As for 300, I haven't seen it, but by all reports -- favorable and un- (but not stupid -- the reviewers who are bleating about the movie being "fascist propaganda" and screeching about "Nazis/racists/awk! awk! awk!" are just moronic and should be ignored except for purposes of mockery) it's got all the problems I have listed above. Personally I think Xerxes and the whole Persian Empire have been getting the short end of the stick from people for a while too. Sure, they might have been that era's version of totalitarian zombie rule, or were they? Remember, this was the "Middle East" before it got boring (ie, before Islam); the Persian Empire lasted for a gajillion years and must have been kind of interesting at the very least. I find it odd the way they are treated like cartoon villains in our accounts of the Greeks' conflicts with them (the Greeks may have been our philosophical forefathers, but we don't have to take on all of their attitudes). It would be interesting to see a historical treatment on some aspect of the Persian Empire -- at the very least we could figure out in part where those nutty Iranians are coming from.

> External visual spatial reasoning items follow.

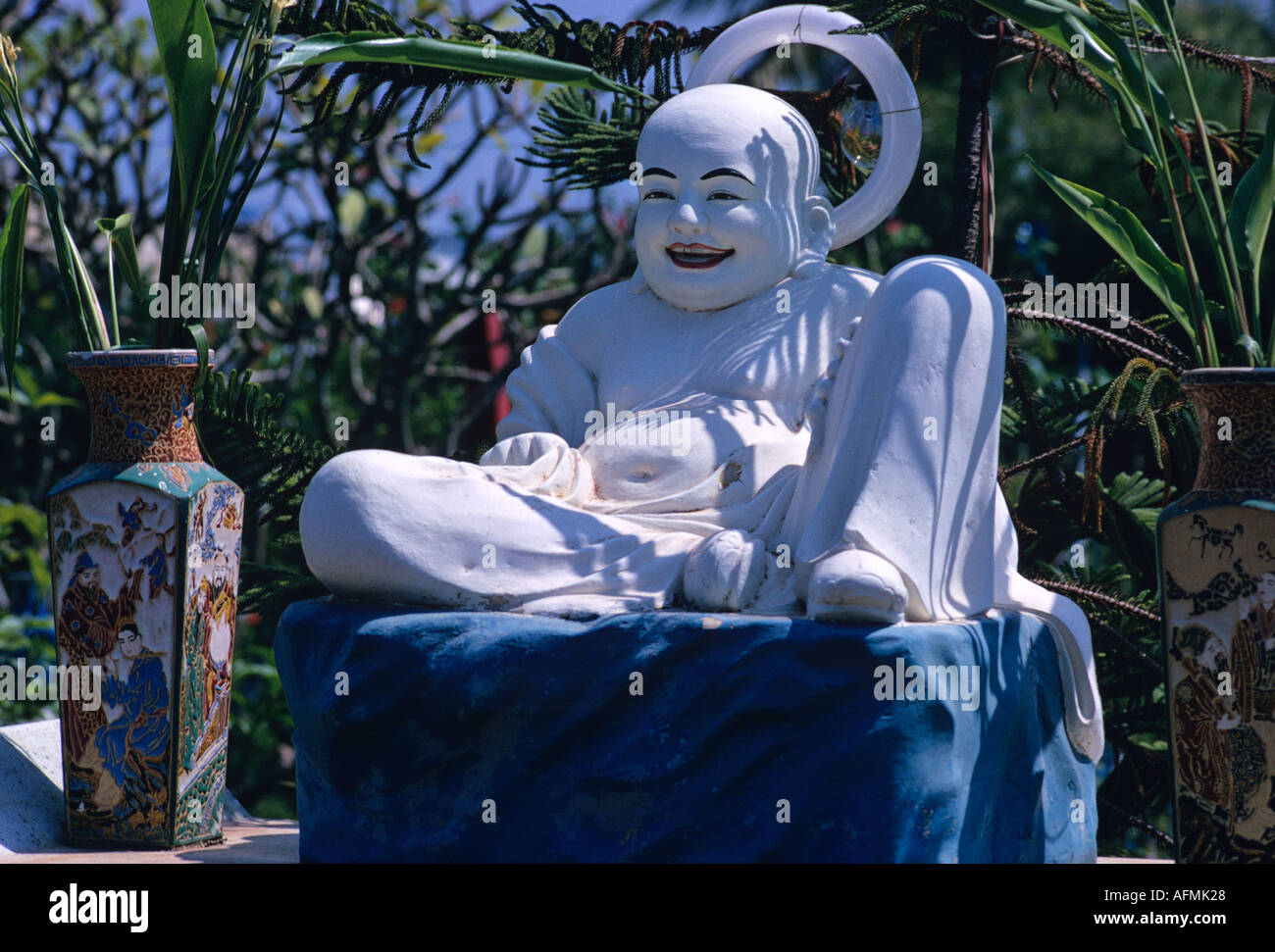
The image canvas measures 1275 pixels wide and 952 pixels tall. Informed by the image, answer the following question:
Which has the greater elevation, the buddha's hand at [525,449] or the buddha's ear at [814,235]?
the buddha's ear at [814,235]

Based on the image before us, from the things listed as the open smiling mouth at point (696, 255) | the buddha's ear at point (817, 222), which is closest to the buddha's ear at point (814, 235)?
the buddha's ear at point (817, 222)

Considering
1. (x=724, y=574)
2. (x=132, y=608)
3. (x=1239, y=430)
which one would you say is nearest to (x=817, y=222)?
(x=724, y=574)

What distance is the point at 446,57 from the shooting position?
4.03 meters

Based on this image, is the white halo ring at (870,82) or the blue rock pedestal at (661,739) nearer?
the blue rock pedestal at (661,739)

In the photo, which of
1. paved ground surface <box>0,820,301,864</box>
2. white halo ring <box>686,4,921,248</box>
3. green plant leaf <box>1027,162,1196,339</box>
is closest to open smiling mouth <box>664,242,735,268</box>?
white halo ring <box>686,4,921,248</box>

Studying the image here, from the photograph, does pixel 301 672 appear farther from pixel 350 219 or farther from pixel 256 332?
pixel 256 332

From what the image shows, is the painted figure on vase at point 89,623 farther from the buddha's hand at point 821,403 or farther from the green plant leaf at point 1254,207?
the green plant leaf at point 1254,207

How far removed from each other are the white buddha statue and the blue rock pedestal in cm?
12

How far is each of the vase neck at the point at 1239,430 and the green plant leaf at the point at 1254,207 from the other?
11.5 inches

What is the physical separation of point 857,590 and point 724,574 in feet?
1.19

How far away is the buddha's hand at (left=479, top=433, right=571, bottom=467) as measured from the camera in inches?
167

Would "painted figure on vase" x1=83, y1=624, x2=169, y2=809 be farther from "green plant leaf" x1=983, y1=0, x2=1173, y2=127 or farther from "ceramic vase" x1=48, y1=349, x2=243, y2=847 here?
"green plant leaf" x1=983, y1=0, x2=1173, y2=127

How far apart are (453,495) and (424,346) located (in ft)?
12.1

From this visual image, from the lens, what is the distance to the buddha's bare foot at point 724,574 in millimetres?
3764
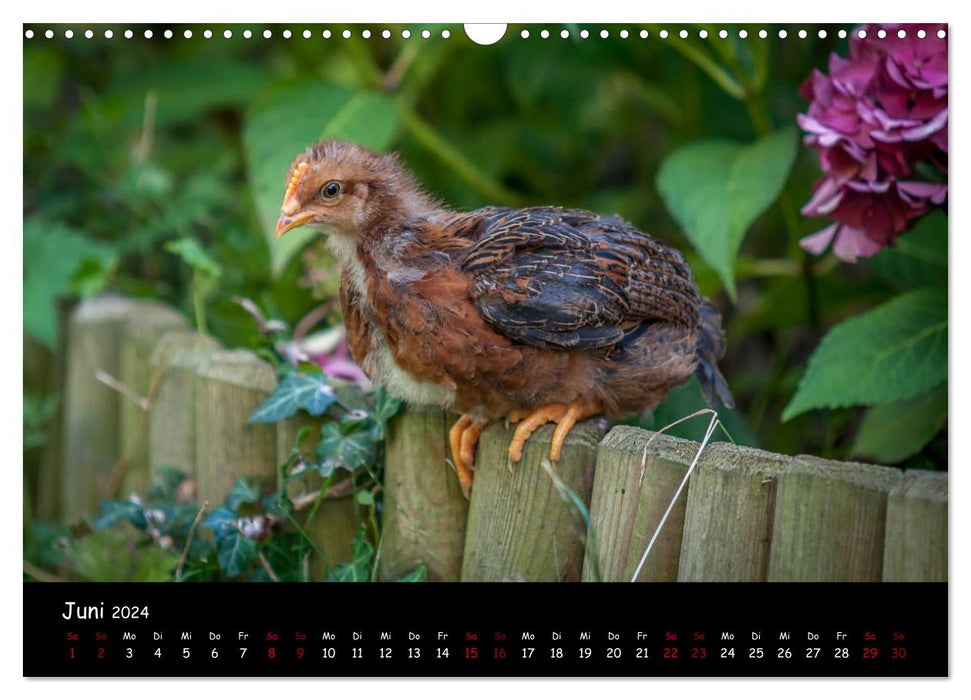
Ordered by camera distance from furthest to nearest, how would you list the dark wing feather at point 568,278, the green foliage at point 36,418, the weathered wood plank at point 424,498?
the green foliage at point 36,418, the weathered wood plank at point 424,498, the dark wing feather at point 568,278

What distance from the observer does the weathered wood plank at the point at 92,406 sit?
2.79 meters

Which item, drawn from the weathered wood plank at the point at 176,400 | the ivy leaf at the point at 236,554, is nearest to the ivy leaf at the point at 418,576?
the ivy leaf at the point at 236,554

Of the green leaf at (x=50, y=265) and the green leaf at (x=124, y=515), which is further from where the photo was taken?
the green leaf at (x=50, y=265)

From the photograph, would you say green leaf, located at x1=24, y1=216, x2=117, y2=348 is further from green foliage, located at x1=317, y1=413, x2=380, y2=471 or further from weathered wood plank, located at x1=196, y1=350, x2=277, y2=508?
green foliage, located at x1=317, y1=413, x2=380, y2=471

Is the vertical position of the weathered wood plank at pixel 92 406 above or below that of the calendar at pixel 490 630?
above

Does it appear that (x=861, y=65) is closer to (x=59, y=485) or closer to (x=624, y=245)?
(x=624, y=245)

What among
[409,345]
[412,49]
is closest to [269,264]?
[412,49]

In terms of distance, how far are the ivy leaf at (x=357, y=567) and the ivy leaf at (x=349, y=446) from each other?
0.14 metres

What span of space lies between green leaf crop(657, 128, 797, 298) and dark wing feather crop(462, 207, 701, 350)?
8.6 inches

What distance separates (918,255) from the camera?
2223mm

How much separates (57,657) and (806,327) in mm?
2070

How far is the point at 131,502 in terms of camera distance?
2.24m

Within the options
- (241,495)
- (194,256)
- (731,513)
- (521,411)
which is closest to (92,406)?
(194,256)

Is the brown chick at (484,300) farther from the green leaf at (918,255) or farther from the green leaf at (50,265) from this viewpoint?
the green leaf at (50,265)
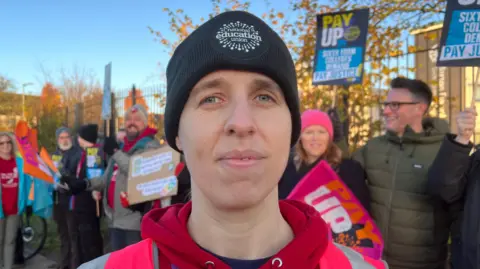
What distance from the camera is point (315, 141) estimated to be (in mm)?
3332

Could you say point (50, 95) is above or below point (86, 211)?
above

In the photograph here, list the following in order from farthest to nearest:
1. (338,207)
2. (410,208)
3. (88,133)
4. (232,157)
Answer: (88,133), (410,208), (338,207), (232,157)

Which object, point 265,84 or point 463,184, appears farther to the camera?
point 463,184

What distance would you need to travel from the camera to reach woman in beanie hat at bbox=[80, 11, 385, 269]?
111 cm

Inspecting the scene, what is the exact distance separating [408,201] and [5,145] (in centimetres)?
549

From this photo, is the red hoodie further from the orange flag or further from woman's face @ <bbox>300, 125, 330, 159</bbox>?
the orange flag

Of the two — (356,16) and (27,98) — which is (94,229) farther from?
(27,98)

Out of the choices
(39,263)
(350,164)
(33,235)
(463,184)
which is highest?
(350,164)

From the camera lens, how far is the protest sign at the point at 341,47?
15.7ft

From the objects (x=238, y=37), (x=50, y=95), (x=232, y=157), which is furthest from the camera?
(x=50, y=95)

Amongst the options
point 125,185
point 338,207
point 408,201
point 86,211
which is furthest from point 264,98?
point 86,211

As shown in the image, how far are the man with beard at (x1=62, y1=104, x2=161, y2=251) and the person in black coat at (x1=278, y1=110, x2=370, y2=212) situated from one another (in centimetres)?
180

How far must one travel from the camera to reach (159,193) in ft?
13.9

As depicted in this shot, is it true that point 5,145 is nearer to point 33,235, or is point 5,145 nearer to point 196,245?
point 33,235
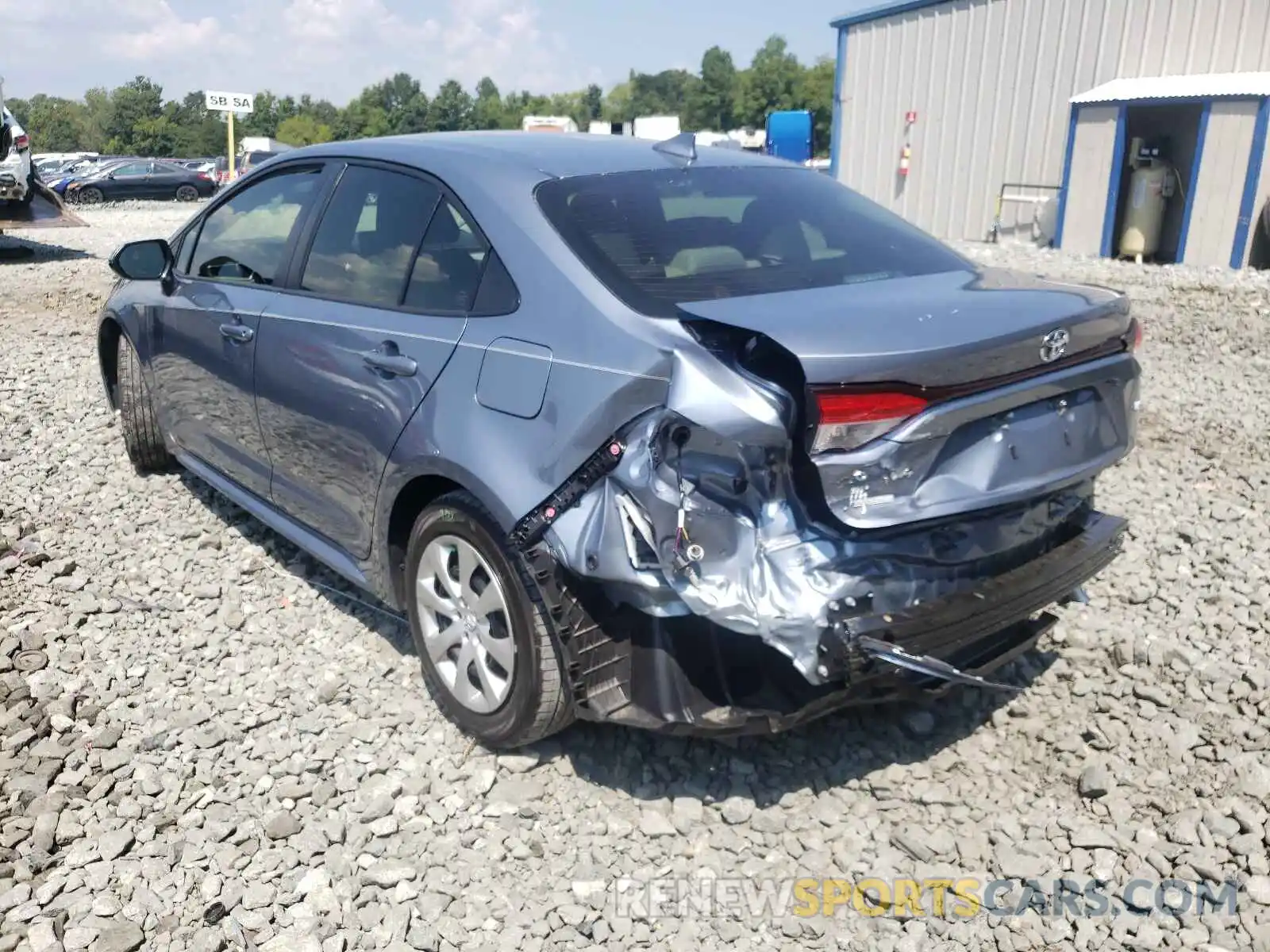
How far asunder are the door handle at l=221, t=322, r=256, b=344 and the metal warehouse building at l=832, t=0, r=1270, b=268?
44.1 feet

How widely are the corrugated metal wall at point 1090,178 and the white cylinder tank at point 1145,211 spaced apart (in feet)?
1.17

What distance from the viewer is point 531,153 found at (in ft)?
10.6

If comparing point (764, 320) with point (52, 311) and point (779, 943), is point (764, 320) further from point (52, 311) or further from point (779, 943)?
point (52, 311)

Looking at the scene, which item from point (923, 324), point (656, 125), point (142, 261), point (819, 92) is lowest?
point (142, 261)

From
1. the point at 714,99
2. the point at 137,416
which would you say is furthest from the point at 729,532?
the point at 714,99

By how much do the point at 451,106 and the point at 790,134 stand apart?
10339 cm

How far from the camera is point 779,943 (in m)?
2.44

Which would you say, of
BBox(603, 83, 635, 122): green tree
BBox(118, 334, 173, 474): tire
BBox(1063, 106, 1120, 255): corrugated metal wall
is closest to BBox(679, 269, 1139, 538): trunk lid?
BBox(118, 334, 173, 474): tire

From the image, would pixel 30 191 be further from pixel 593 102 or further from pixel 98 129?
pixel 593 102

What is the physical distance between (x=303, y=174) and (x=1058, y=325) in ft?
8.88

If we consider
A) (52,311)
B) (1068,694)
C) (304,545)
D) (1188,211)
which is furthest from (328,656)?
(1188,211)

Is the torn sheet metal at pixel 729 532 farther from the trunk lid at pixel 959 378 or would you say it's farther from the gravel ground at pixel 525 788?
the gravel ground at pixel 525 788

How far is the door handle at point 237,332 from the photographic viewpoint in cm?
383

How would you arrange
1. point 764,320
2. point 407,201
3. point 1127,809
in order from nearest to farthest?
point 764,320
point 1127,809
point 407,201
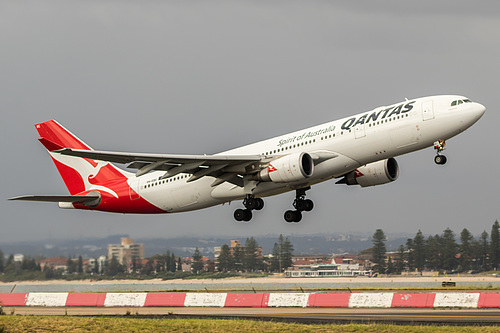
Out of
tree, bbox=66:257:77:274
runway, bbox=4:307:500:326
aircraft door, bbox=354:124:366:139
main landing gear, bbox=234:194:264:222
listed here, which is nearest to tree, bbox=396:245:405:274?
main landing gear, bbox=234:194:264:222

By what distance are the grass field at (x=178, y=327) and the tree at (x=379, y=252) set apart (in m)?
48.9

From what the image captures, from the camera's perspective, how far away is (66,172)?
53250mm

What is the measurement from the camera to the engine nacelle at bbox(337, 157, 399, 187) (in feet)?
149

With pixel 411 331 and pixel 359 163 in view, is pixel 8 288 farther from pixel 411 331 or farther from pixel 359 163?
pixel 411 331

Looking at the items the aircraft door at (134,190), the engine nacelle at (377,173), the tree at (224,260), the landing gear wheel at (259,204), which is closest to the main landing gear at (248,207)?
the landing gear wheel at (259,204)

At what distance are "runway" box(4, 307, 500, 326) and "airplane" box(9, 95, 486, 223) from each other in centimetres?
841

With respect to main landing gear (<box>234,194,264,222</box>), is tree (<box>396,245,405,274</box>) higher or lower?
lower

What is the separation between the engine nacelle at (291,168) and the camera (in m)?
40.1

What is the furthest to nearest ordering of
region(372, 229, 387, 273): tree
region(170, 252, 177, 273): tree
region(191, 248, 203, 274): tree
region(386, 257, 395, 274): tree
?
region(372, 229, 387, 273): tree → region(386, 257, 395, 274): tree → region(191, 248, 203, 274): tree → region(170, 252, 177, 273): tree

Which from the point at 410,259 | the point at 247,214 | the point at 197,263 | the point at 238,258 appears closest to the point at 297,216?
the point at 247,214

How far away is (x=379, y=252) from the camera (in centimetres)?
7556

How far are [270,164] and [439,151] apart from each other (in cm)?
931

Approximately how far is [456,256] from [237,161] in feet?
124

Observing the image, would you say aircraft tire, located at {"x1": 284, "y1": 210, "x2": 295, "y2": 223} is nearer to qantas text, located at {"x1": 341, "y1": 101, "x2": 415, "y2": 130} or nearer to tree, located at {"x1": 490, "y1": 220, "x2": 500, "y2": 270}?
qantas text, located at {"x1": 341, "y1": 101, "x2": 415, "y2": 130}
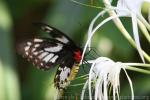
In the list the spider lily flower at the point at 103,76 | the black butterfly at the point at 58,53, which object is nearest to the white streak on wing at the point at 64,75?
the black butterfly at the point at 58,53

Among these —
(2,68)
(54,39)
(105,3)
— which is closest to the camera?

But we'd probably turn it into a romantic comedy starring Owen Wilson and whatever stick figure with breasts is giving the casting couch a workout.

Update: forgot to link to this. Heh.

Second update: I did wonder whether I should leave out the "read a fucking book" line, as it seems kind of like a non-sequitur, but as so far the reponses (along the lines of I should "lighten up" and lists of all the Real History Books people are reading) have been pure comedy gold I'm glad I decided to leave it in.

Third update: oh, it just keeps getting better and better. Geeks do not like having their pwecious comic book collections mocked. I'm waiting for one of these flabby retards to threaten to come to my house and beat me up (or rather, girl-slap me with their pasty, ink-stained paws).

Last update, because I'm just having too much fun: OMG the perfection of this:

On the subject of lowly comic books and Greek legend, am I the only one who sees a similarity between the comic book form and bas relief/pottery ornamentation the Greeks used for graphic narrative? Just wondering.

I never thought Ace's commenters would rise to the occasion like they have here. Gentlemen (and ladies, and those of, um, unknown or unfixed gender), I bow to you. You have made a boring Sunday just a little more special than normal.

Comments (4)

The biblical story of Esther depicts the Persian empire at the time of the Persian wars from the perspective of the Jews as protected minorities in the kingdom.

I know about that one. They also made a movie about it recently. Maybe it will go in my Netflix queue one of these days.

Kerry [TypeKey Profile Page]:

I saw the movie about Esther recently (One Night with the King). Not bad. Neither was 300.

I have to admit I giggled at the line "(f)ilms apparently aren't a constantly renewing source like novels are"; personally, I can't read a novel published past 1940 without throwing it across the room in disgust at some point. I guess we all have our lines in the sand.

I'm getting to the point where I agree with you re novels. But make that 1840.

(And psst: I'll tell you a secret -- 300 actually sounds like a fun romp... well, a stomp, like drunken punk rockers stomping on a hippie. I may just rent it out when it becomes available. I don't go to the movie theater. But don't tell anyone!)